Der Hörgenuss von Musikstücken ist auch vom richtigen Zusammenspiel aus Spannungs- und Überraschungseffekten in den Akkordfolgen abhängig. Das konnten Forscher nach der Analyse der Harmonien von vielen Hundert Popsongs und Hörexperimenten mit Probanden zeigen, wie sie im Fachmagazin "Current Biology" schreiben. Den Forschern zufolge könnten ihre Ergebnisse dazu beitragen, Musikprogramme mit künstlicher Intelligenz zu erstellen, die selbstständig Musik komponieren.

Den Forschern zufolge klingt es für den Hörer besonders angenehm, wenn auf eine Akkordfolge, die den weiteren Fortgang des Stücks relativ offen lässt, ein wenig überraschender Akkord folgt. Nach Akkorden, die eigentlich einen bestimmten Folgeton vermuten lassen, klingt ein unerwarteter Akkord besonders angenehm. Unter Akkord versteht man im Prinzip das gleichzeitige Erklingen mehrerer Töne.

Analyse von 745 Popsongs mit insgesamt 80.000 Akkorden

Die Forscher um Vincent Cheung vom Max-Planck-Institut für Kognitions- und Neurowissenschaften in Leipzig und Stefan Kölsch von der norwegischen Universität Bergen analysierten zunächst 745 Popsongs mit insgesamt 80.000 Akkorden, die es zwischen 1958 und 1991 in die US-Charts geschafft hatten. Darunter waren Lieder wie "Knowing Me, Knowing You" von Abba, "Ob-La-Di, Ob-La-Da" von den Beatles und "Red, Red Wine" von UB40.

Ein Computerprogramm berechnete über alle Songs, wie wahrscheinlich bestimmte Akkordfolgen sind. Dadurch konnten für jeden der 80.000 Akkorde zwei Werte bestimmt werden: Wie erwartet oder überraschend ist der Akkord im musikalischen Kontext? Wie stark lässt der Akkord erahnen, wie es im Lied weitergeht?

Dann spielten die Forscher bestimmte Passagen aus den Popsongs jeweils einem von knapp 40 Probanden vor. Allerdings bekamen die Hörer nicht einen tatsächlichen Liedausschnitt vorgespielt, sondern die reine Akkordfolge der Passage, unterlegt von einem standardisiertem Schlagzeug-Beat. Der typische Sound des Stücks fehlte also und die Akkorde waren alle gleich lang. Dadurch waren die Popsongs nicht mehr zu erkennen.

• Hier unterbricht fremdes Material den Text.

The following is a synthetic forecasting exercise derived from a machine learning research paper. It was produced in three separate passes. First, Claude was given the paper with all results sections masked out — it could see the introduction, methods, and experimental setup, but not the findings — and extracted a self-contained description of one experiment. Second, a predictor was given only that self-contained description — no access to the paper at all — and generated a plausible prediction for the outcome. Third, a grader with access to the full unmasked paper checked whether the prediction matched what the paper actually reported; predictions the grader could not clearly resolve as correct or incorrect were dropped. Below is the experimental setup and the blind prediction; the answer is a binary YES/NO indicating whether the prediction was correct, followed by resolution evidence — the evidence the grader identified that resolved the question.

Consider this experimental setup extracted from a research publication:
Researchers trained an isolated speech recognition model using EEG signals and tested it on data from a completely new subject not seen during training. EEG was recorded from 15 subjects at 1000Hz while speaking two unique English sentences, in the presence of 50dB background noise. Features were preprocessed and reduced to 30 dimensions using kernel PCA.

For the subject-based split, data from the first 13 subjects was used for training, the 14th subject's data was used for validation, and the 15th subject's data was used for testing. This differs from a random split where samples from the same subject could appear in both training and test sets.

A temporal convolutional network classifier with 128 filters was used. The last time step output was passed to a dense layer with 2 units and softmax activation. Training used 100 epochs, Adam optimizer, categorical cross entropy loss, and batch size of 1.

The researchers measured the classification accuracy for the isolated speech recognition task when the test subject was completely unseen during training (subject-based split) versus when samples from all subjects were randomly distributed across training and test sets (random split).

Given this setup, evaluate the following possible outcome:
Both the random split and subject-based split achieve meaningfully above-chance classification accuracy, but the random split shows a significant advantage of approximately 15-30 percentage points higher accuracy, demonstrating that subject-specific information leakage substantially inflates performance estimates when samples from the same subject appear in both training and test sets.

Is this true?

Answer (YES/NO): NO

Die Probanden mussten beim Hören nach jedem Akkord angeben, wie angenehm sie diesen empfanden. Die Forscher glichen dann die Angaben zum Hörgenuss mit den zuvor berechneten Werten für jeden Akkord ab. Dadurch konnten sie bestimmen, in welchem musikalischen Kontext ein Akkord als besonders angenehm empfunden wird.

Von einer Tonfolge überrascht

Bislang sei man davon ausgegangen, dass Musikgenuss unter anderem dann entsteht, wenn der Hörer unerwartet eine gutklingende Stelle wahrnimmt. "Wir haben gezeigt, dass das so gar nicht stimmt", sagte Studienleiter Kölsch. Es sei entscheidend, in was für einer musikalischen Situation der Hörer von einer Tonfolge überrascht werde.

Ergänzend untersuchten die Wissenschaftler, wie das Gehirn von Probanden auf unterschiedliche Akkordfolgen reagiert. Dazu wurde während des Hörens die Hirnaktivität der Testpersonen mithilfe eines Magnetresonanztomografen gemessen. Dabei stellten die Forscher fest, dass der Hörgenuss der Probanden Auswirkungen auf drei verschiedene Gehirnregionen hatte. Ein vierter Bereich, der Nucleus accumbens, reagierte nicht wie erwartet auf den Hörgenuss per se. Sondern nur dann, wenn der Hörer besonders gespannt war, wie es weitergeht.